Given text
• • • • • • •
The expected input into the J-statistic.R script is one SNP file in CSV format and one CNV file in CSV format. SNPs and CNVs occurring in sex (X or Y) or mitochondrial (M) chromosomes are excluded from the analysis if not already removed from the input data.

Examples of a correctly formatted SNP and CNV input file can be found in ./example/input. See Section Example Dataset and Tutorial to run this example data. The required format, column names, and data fields for custom SNP and CNV input is described below.

SNP Input File

Parameter: --snp_file

The SNP input file requires the chromosome where the SNP exists (SNP.Chromosome), the base position on the chromosome where the SNP exists (Position), and a binary matrix for each sample (e.g. SNP_mDIV_A1 and SNP_mDIV_C4). An unlimited number of samples can be included in one SNP input file, where SNPs associated with each sample is represented by one unique column in the SNP input file.
• • • • • • •
Dataset content
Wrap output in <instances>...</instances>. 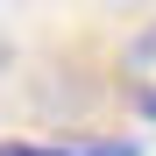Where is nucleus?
Listing matches in <instances>:
<instances>
[{
	"mask_svg": "<svg viewBox=\"0 0 156 156\" xmlns=\"http://www.w3.org/2000/svg\"><path fill=\"white\" fill-rule=\"evenodd\" d=\"M121 92H128V99H135V107L156 121V21H149V29L121 50Z\"/></svg>",
	"mask_w": 156,
	"mask_h": 156,
	"instance_id": "nucleus-1",
	"label": "nucleus"
},
{
	"mask_svg": "<svg viewBox=\"0 0 156 156\" xmlns=\"http://www.w3.org/2000/svg\"><path fill=\"white\" fill-rule=\"evenodd\" d=\"M0 156H57V149H43V142H0Z\"/></svg>",
	"mask_w": 156,
	"mask_h": 156,
	"instance_id": "nucleus-2",
	"label": "nucleus"
},
{
	"mask_svg": "<svg viewBox=\"0 0 156 156\" xmlns=\"http://www.w3.org/2000/svg\"><path fill=\"white\" fill-rule=\"evenodd\" d=\"M7 57H14V43H7V36H0V71H7Z\"/></svg>",
	"mask_w": 156,
	"mask_h": 156,
	"instance_id": "nucleus-3",
	"label": "nucleus"
}]
</instances>
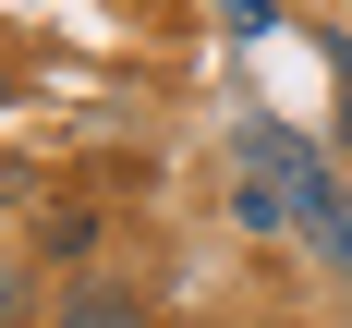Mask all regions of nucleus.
I'll return each instance as SVG.
<instances>
[{"label":"nucleus","mask_w":352,"mask_h":328,"mask_svg":"<svg viewBox=\"0 0 352 328\" xmlns=\"http://www.w3.org/2000/svg\"><path fill=\"white\" fill-rule=\"evenodd\" d=\"M231 231H255V243H292V195H280L267 171H243V182H231Z\"/></svg>","instance_id":"2"},{"label":"nucleus","mask_w":352,"mask_h":328,"mask_svg":"<svg viewBox=\"0 0 352 328\" xmlns=\"http://www.w3.org/2000/svg\"><path fill=\"white\" fill-rule=\"evenodd\" d=\"M25 304H36V280H25V267H0V328L25 316Z\"/></svg>","instance_id":"6"},{"label":"nucleus","mask_w":352,"mask_h":328,"mask_svg":"<svg viewBox=\"0 0 352 328\" xmlns=\"http://www.w3.org/2000/svg\"><path fill=\"white\" fill-rule=\"evenodd\" d=\"M219 12H231V36H280V12H267V0H219Z\"/></svg>","instance_id":"5"},{"label":"nucleus","mask_w":352,"mask_h":328,"mask_svg":"<svg viewBox=\"0 0 352 328\" xmlns=\"http://www.w3.org/2000/svg\"><path fill=\"white\" fill-rule=\"evenodd\" d=\"M98 231H109L98 207H49V231H36V255H49V267H85V255H98Z\"/></svg>","instance_id":"3"},{"label":"nucleus","mask_w":352,"mask_h":328,"mask_svg":"<svg viewBox=\"0 0 352 328\" xmlns=\"http://www.w3.org/2000/svg\"><path fill=\"white\" fill-rule=\"evenodd\" d=\"M49 328H146V292H122V280H73Z\"/></svg>","instance_id":"1"},{"label":"nucleus","mask_w":352,"mask_h":328,"mask_svg":"<svg viewBox=\"0 0 352 328\" xmlns=\"http://www.w3.org/2000/svg\"><path fill=\"white\" fill-rule=\"evenodd\" d=\"M316 49H328V98H340V109H328V146H352V36H340V25H328V36H316Z\"/></svg>","instance_id":"4"},{"label":"nucleus","mask_w":352,"mask_h":328,"mask_svg":"<svg viewBox=\"0 0 352 328\" xmlns=\"http://www.w3.org/2000/svg\"><path fill=\"white\" fill-rule=\"evenodd\" d=\"M0 98H12V73H0Z\"/></svg>","instance_id":"7"}]
</instances>
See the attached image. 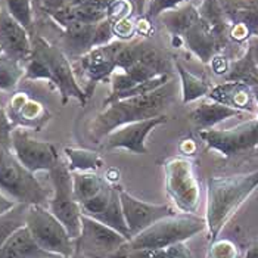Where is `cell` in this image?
Segmentation results:
<instances>
[{
    "label": "cell",
    "instance_id": "30bf717a",
    "mask_svg": "<svg viewBox=\"0 0 258 258\" xmlns=\"http://www.w3.org/2000/svg\"><path fill=\"white\" fill-rule=\"evenodd\" d=\"M199 136L208 149L217 151L223 157L239 155L258 146V117L232 128L202 130L199 132Z\"/></svg>",
    "mask_w": 258,
    "mask_h": 258
},
{
    "label": "cell",
    "instance_id": "44dd1931",
    "mask_svg": "<svg viewBox=\"0 0 258 258\" xmlns=\"http://www.w3.org/2000/svg\"><path fill=\"white\" fill-rule=\"evenodd\" d=\"M158 20L164 24V27L170 34L179 37V36H184L201 20V17H199V11L192 3H186L176 9L161 14Z\"/></svg>",
    "mask_w": 258,
    "mask_h": 258
},
{
    "label": "cell",
    "instance_id": "8992f818",
    "mask_svg": "<svg viewBox=\"0 0 258 258\" xmlns=\"http://www.w3.org/2000/svg\"><path fill=\"white\" fill-rule=\"evenodd\" d=\"M49 174L53 186V197L49 201V210L65 226L71 238L77 239L81 233L83 214L73 189V173L60 159Z\"/></svg>",
    "mask_w": 258,
    "mask_h": 258
},
{
    "label": "cell",
    "instance_id": "ab89813d",
    "mask_svg": "<svg viewBox=\"0 0 258 258\" xmlns=\"http://www.w3.org/2000/svg\"><path fill=\"white\" fill-rule=\"evenodd\" d=\"M53 258H83V257H80V255H77V254H74V255H71V257H60V255H58V257H53Z\"/></svg>",
    "mask_w": 258,
    "mask_h": 258
},
{
    "label": "cell",
    "instance_id": "52a82bcc",
    "mask_svg": "<svg viewBox=\"0 0 258 258\" xmlns=\"http://www.w3.org/2000/svg\"><path fill=\"white\" fill-rule=\"evenodd\" d=\"M165 189L176 207L184 214L197 213L199 205V181L189 159L173 158L165 162Z\"/></svg>",
    "mask_w": 258,
    "mask_h": 258
},
{
    "label": "cell",
    "instance_id": "8fae6325",
    "mask_svg": "<svg viewBox=\"0 0 258 258\" xmlns=\"http://www.w3.org/2000/svg\"><path fill=\"white\" fill-rule=\"evenodd\" d=\"M12 151L21 164L34 174L50 171L60 161L52 143L31 138L24 127H15L12 132Z\"/></svg>",
    "mask_w": 258,
    "mask_h": 258
},
{
    "label": "cell",
    "instance_id": "d6986e66",
    "mask_svg": "<svg viewBox=\"0 0 258 258\" xmlns=\"http://www.w3.org/2000/svg\"><path fill=\"white\" fill-rule=\"evenodd\" d=\"M53 255L43 248L31 236L27 227L20 229L14 236L0 248V258H53Z\"/></svg>",
    "mask_w": 258,
    "mask_h": 258
},
{
    "label": "cell",
    "instance_id": "b9f144b4",
    "mask_svg": "<svg viewBox=\"0 0 258 258\" xmlns=\"http://www.w3.org/2000/svg\"><path fill=\"white\" fill-rule=\"evenodd\" d=\"M2 9H3V8H2V6H0V14H2Z\"/></svg>",
    "mask_w": 258,
    "mask_h": 258
},
{
    "label": "cell",
    "instance_id": "d6a6232c",
    "mask_svg": "<svg viewBox=\"0 0 258 258\" xmlns=\"http://www.w3.org/2000/svg\"><path fill=\"white\" fill-rule=\"evenodd\" d=\"M121 251H124L121 258H167L165 248H136V249L122 248Z\"/></svg>",
    "mask_w": 258,
    "mask_h": 258
},
{
    "label": "cell",
    "instance_id": "f546056e",
    "mask_svg": "<svg viewBox=\"0 0 258 258\" xmlns=\"http://www.w3.org/2000/svg\"><path fill=\"white\" fill-rule=\"evenodd\" d=\"M114 33V21L109 17L95 25V34H93V47H100L112 41Z\"/></svg>",
    "mask_w": 258,
    "mask_h": 258
},
{
    "label": "cell",
    "instance_id": "7c38bea8",
    "mask_svg": "<svg viewBox=\"0 0 258 258\" xmlns=\"http://www.w3.org/2000/svg\"><path fill=\"white\" fill-rule=\"evenodd\" d=\"M119 201L122 214L127 223L132 239L138 236L140 232L152 226L159 220L174 216V208L170 204H152L136 198L119 187Z\"/></svg>",
    "mask_w": 258,
    "mask_h": 258
},
{
    "label": "cell",
    "instance_id": "3957f363",
    "mask_svg": "<svg viewBox=\"0 0 258 258\" xmlns=\"http://www.w3.org/2000/svg\"><path fill=\"white\" fill-rule=\"evenodd\" d=\"M0 192L17 204L46 205L49 192L12 151V140H0Z\"/></svg>",
    "mask_w": 258,
    "mask_h": 258
},
{
    "label": "cell",
    "instance_id": "e0dca14e",
    "mask_svg": "<svg viewBox=\"0 0 258 258\" xmlns=\"http://www.w3.org/2000/svg\"><path fill=\"white\" fill-rule=\"evenodd\" d=\"M189 50H192L202 62H211L217 56L221 41L210 30V27L199 20L184 36Z\"/></svg>",
    "mask_w": 258,
    "mask_h": 258
},
{
    "label": "cell",
    "instance_id": "9c48e42d",
    "mask_svg": "<svg viewBox=\"0 0 258 258\" xmlns=\"http://www.w3.org/2000/svg\"><path fill=\"white\" fill-rule=\"evenodd\" d=\"M33 49L43 56V59L46 60L50 74H52V84H55L58 87L62 98V103H67L68 99L74 98L84 105L87 102V93L84 89H81L79 81L74 76L73 67L70 63V60L67 59V56L63 55V52L59 50L56 46H52L50 43H47L44 39L37 37Z\"/></svg>",
    "mask_w": 258,
    "mask_h": 258
},
{
    "label": "cell",
    "instance_id": "5b68a950",
    "mask_svg": "<svg viewBox=\"0 0 258 258\" xmlns=\"http://www.w3.org/2000/svg\"><path fill=\"white\" fill-rule=\"evenodd\" d=\"M25 227L44 251L60 257L76 254V239L44 205H30Z\"/></svg>",
    "mask_w": 258,
    "mask_h": 258
},
{
    "label": "cell",
    "instance_id": "7a4b0ae2",
    "mask_svg": "<svg viewBox=\"0 0 258 258\" xmlns=\"http://www.w3.org/2000/svg\"><path fill=\"white\" fill-rule=\"evenodd\" d=\"M258 187V170L229 177H211L207 183V210L205 221L211 242L219 235L230 219L238 213Z\"/></svg>",
    "mask_w": 258,
    "mask_h": 258
},
{
    "label": "cell",
    "instance_id": "603a6c76",
    "mask_svg": "<svg viewBox=\"0 0 258 258\" xmlns=\"http://www.w3.org/2000/svg\"><path fill=\"white\" fill-rule=\"evenodd\" d=\"M28 204H15L11 210L0 214V248L27 224Z\"/></svg>",
    "mask_w": 258,
    "mask_h": 258
},
{
    "label": "cell",
    "instance_id": "60d3db41",
    "mask_svg": "<svg viewBox=\"0 0 258 258\" xmlns=\"http://www.w3.org/2000/svg\"><path fill=\"white\" fill-rule=\"evenodd\" d=\"M2 53H3V52H2V47H0V55H2Z\"/></svg>",
    "mask_w": 258,
    "mask_h": 258
},
{
    "label": "cell",
    "instance_id": "cb8c5ba5",
    "mask_svg": "<svg viewBox=\"0 0 258 258\" xmlns=\"http://www.w3.org/2000/svg\"><path fill=\"white\" fill-rule=\"evenodd\" d=\"M177 73H179L180 83H181V100L183 103H190L201 99L204 96H208L210 86L197 76H194L190 71H187L180 62L174 63Z\"/></svg>",
    "mask_w": 258,
    "mask_h": 258
},
{
    "label": "cell",
    "instance_id": "d590c367",
    "mask_svg": "<svg viewBox=\"0 0 258 258\" xmlns=\"http://www.w3.org/2000/svg\"><path fill=\"white\" fill-rule=\"evenodd\" d=\"M15 204H17L15 201L8 198L3 192H0V214H3V213H6L8 210H11Z\"/></svg>",
    "mask_w": 258,
    "mask_h": 258
},
{
    "label": "cell",
    "instance_id": "f1b7e54d",
    "mask_svg": "<svg viewBox=\"0 0 258 258\" xmlns=\"http://www.w3.org/2000/svg\"><path fill=\"white\" fill-rule=\"evenodd\" d=\"M24 77L28 80H47L52 83V74H50V70L46 63V60L43 59V56L37 53L34 49H33L31 58L25 63V76Z\"/></svg>",
    "mask_w": 258,
    "mask_h": 258
},
{
    "label": "cell",
    "instance_id": "277c9868",
    "mask_svg": "<svg viewBox=\"0 0 258 258\" xmlns=\"http://www.w3.org/2000/svg\"><path fill=\"white\" fill-rule=\"evenodd\" d=\"M207 229L205 217H199L195 214H181L170 216L159 220L140 232L138 236L128 240L124 246L127 249L136 248H168L174 243L184 242L194 238Z\"/></svg>",
    "mask_w": 258,
    "mask_h": 258
},
{
    "label": "cell",
    "instance_id": "4fadbf2b",
    "mask_svg": "<svg viewBox=\"0 0 258 258\" xmlns=\"http://www.w3.org/2000/svg\"><path fill=\"white\" fill-rule=\"evenodd\" d=\"M168 121L167 115H158L154 118L143 119L138 122H132L127 125H122L108 135L105 138V149H125L133 154H148L146 139L151 135L152 130H155L158 125H162Z\"/></svg>",
    "mask_w": 258,
    "mask_h": 258
},
{
    "label": "cell",
    "instance_id": "4dcf8cb0",
    "mask_svg": "<svg viewBox=\"0 0 258 258\" xmlns=\"http://www.w3.org/2000/svg\"><path fill=\"white\" fill-rule=\"evenodd\" d=\"M210 258H239L238 246L229 239H216L210 251Z\"/></svg>",
    "mask_w": 258,
    "mask_h": 258
},
{
    "label": "cell",
    "instance_id": "9a60e30c",
    "mask_svg": "<svg viewBox=\"0 0 258 258\" xmlns=\"http://www.w3.org/2000/svg\"><path fill=\"white\" fill-rule=\"evenodd\" d=\"M122 46V41H111L105 46L93 47L86 55L81 56V68L89 80V90L87 96L92 95L93 87L114 74L115 65V55Z\"/></svg>",
    "mask_w": 258,
    "mask_h": 258
},
{
    "label": "cell",
    "instance_id": "4316f807",
    "mask_svg": "<svg viewBox=\"0 0 258 258\" xmlns=\"http://www.w3.org/2000/svg\"><path fill=\"white\" fill-rule=\"evenodd\" d=\"M114 0H89L84 5L76 8L79 20L87 24H98L105 18H108L109 8Z\"/></svg>",
    "mask_w": 258,
    "mask_h": 258
},
{
    "label": "cell",
    "instance_id": "2e32d148",
    "mask_svg": "<svg viewBox=\"0 0 258 258\" xmlns=\"http://www.w3.org/2000/svg\"><path fill=\"white\" fill-rule=\"evenodd\" d=\"M208 98L216 102H220L226 106L235 108L242 112H249V114H257V98L254 93V89L236 83V81H229L224 84L216 86L214 89L210 90Z\"/></svg>",
    "mask_w": 258,
    "mask_h": 258
},
{
    "label": "cell",
    "instance_id": "d4e9b609",
    "mask_svg": "<svg viewBox=\"0 0 258 258\" xmlns=\"http://www.w3.org/2000/svg\"><path fill=\"white\" fill-rule=\"evenodd\" d=\"M25 76V67L20 60L14 59L5 53L0 55V90H14L20 80Z\"/></svg>",
    "mask_w": 258,
    "mask_h": 258
},
{
    "label": "cell",
    "instance_id": "83f0119b",
    "mask_svg": "<svg viewBox=\"0 0 258 258\" xmlns=\"http://www.w3.org/2000/svg\"><path fill=\"white\" fill-rule=\"evenodd\" d=\"M6 11L12 18L20 22L27 30L33 25V5L31 0H5Z\"/></svg>",
    "mask_w": 258,
    "mask_h": 258
},
{
    "label": "cell",
    "instance_id": "f35d334b",
    "mask_svg": "<svg viewBox=\"0 0 258 258\" xmlns=\"http://www.w3.org/2000/svg\"><path fill=\"white\" fill-rule=\"evenodd\" d=\"M89 0H70V6H74V8H77L80 5H84V3H87Z\"/></svg>",
    "mask_w": 258,
    "mask_h": 258
},
{
    "label": "cell",
    "instance_id": "8d00e7d4",
    "mask_svg": "<svg viewBox=\"0 0 258 258\" xmlns=\"http://www.w3.org/2000/svg\"><path fill=\"white\" fill-rule=\"evenodd\" d=\"M248 52L251 53V56H252L254 62L258 65V37L251 43V47H249V50H248Z\"/></svg>",
    "mask_w": 258,
    "mask_h": 258
},
{
    "label": "cell",
    "instance_id": "7402d4cb",
    "mask_svg": "<svg viewBox=\"0 0 258 258\" xmlns=\"http://www.w3.org/2000/svg\"><path fill=\"white\" fill-rule=\"evenodd\" d=\"M108 184V181L96 173L74 171L73 173V189L80 205L86 201L95 198L100 190Z\"/></svg>",
    "mask_w": 258,
    "mask_h": 258
},
{
    "label": "cell",
    "instance_id": "e575fe53",
    "mask_svg": "<svg viewBox=\"0 0 258 258\" xmlns=\"http://www.w3.org/2000/svg\"><path fill=\"white\" fill-rule=\"evenodd\" d=\"M40 3H41L49 12L58 11V9L65 6V0H40Z\"/></svg>",
    "mask_w": 258,
    "mask_h": 258
},
{
    "label": "cell",
    "instance_id": "836d02e7",
    "mask_svg": "<svg viewBox=\"0 0 258 258\" xmlns=\"http://www.w3.org/2000/svg\"><path fill=\"white\" fill-rule=\"evenodd\" d=\"M167 251V258H194L192 252L189 251V248L186 246L184 242L174 243L168 248H165Z\"/></svg>",
    "mask_w": 258,
    "mask_h": 258
},
{
    "label": "cell",
    "instance_id": "ffe728a7",
    "mask_svg": "<svg viewBox=\"0 0 258 258\" xmlns=\"http://www.w3.org/2000/svg\"><path fill=\"white\" fill-rule=\"evenodd\" d=\"M96 24L76 21L63 28V44L71 55L83 56L93 49V34Z\"/></svg>",
    "mask_w": 258,
    "mask_h": 258
},
{
    "label": "cell",
    "instance_id": "484cf974",
    "mask_svg": "<svg viewBox=\"0 0 258 258\" xmlns=\"http://www.w3.org/2000/svg\"><path fill=\"white\" fill-rule=\"evenodd\" d=\"M67 157L70 159V170L73 171H87L93 173L100 167L102 161L96 152L92 151H84V149H65Z\"/></svg>",
    "mask_w": 258,
    "mask_h": 258
},
{
    "label": "cell",
    "instance_id": "74e56055",
    "mask_svg": "<svg viewBox=\"0 0 258 258\" xmlns=\"http://www.w3.org/2000/svg\"><path fill=\"white\" fill-rule=\"evenodd\" d=\"M243 258H258V242L257 243H254V245L246 251V254H245V257Z\"/></svg>",
    "mask_w": 258,
    "mask_h": 258
},
{
    "label": "cell",
    "instance_id": "ac0fdd59",
    "mask_svg": "<svg viewBox=\"0 0 258 258\" xmlns=\"http://www.w3.org/2000/svg\"><path fill=\"white\" fill-rule=\"evenodd\" d=\"M245 112L238 111L235 108L226 106L220 102L210 99L201 102L198 106L190 112V121L194 122V125L198 128L199 132L202 130H210L214 128L217 124H220L221 121L233 117H239L243 115Z\"/></svg>",
    "mask_w": 258,
    "mask_h": 258
},
{
    "label": "cell",
    "instance_id": "ba28073f",
    "mask_svg": "<svg viewBox=\"0 0 258 258\" xmlns=\"http://www.w3.org/2000/svg\"><path fill=\"white\" fill-rule=\"evenodd\" d=\"M128 243V239L98 220L81 216V233L76 239V254L83 258L114 255Z\"/></svg>",
    "mask_w": 258,
    "mask_h": 258
},
{
    "label": "cell",
    "instance_id": "1f68e13d",
    "mask_svg": "<svg viewBox=\"0 0 258 258\" xmlns=\"http://www.w3.org/2000/svg\"><path fill=\"white\" fill-rule=\"evenodd\" d=\"M186 3H190V0H151L149 8H148V17L158 18L161 14L176 9Z\"/></svg>",
    "mask_w": 258,
    "mask_h": 258
},
{
    "label": "cell",
    "instance_id": "6da1fadb",
    "mask_svg": "<svg viewBox=\"0 0 258 258\" xmlns=\"http://www.w3.org/2000/svg\"><path fill=\"white\" fill-rule=\"evenodd\" d=\"M174 93L176 86L168 81L148 95L125 98L106 105L89 125L90 139L100 142L122 125L162 115V111L171 103Z\"/></svg>",
    "mask_w": 258,
    "mask_h": 258
},
{
    "label": "cell",
    "instance_id": "5bb4252c",
    "mask_svg": "<svg viewBox=\"0 0 258 258\" xmlns=\"http://www.w3.org/2000/svg\"><path fill=\"white\" fill-rule=\"evenodd\" d=\"M0 47L5 55L22 63H27L33 55V43L28 30L12 18L6 9H2L0 14Z\"/></svg>",
    "mask_w": 258,
    "mask_h": 258
}]
</instances>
• • • • • • •
What the exercise asks
Reproduce the part of the input format text between "Examples of a" and "is described below.", inclusive.

Written response
Examples of a correctly formatted SNP and CNV input file can be found in ./example/input. See Section Example Dataset and Tutorial to run this example data. The required format, column names, and data fields for custom SNP and CNV input is described below.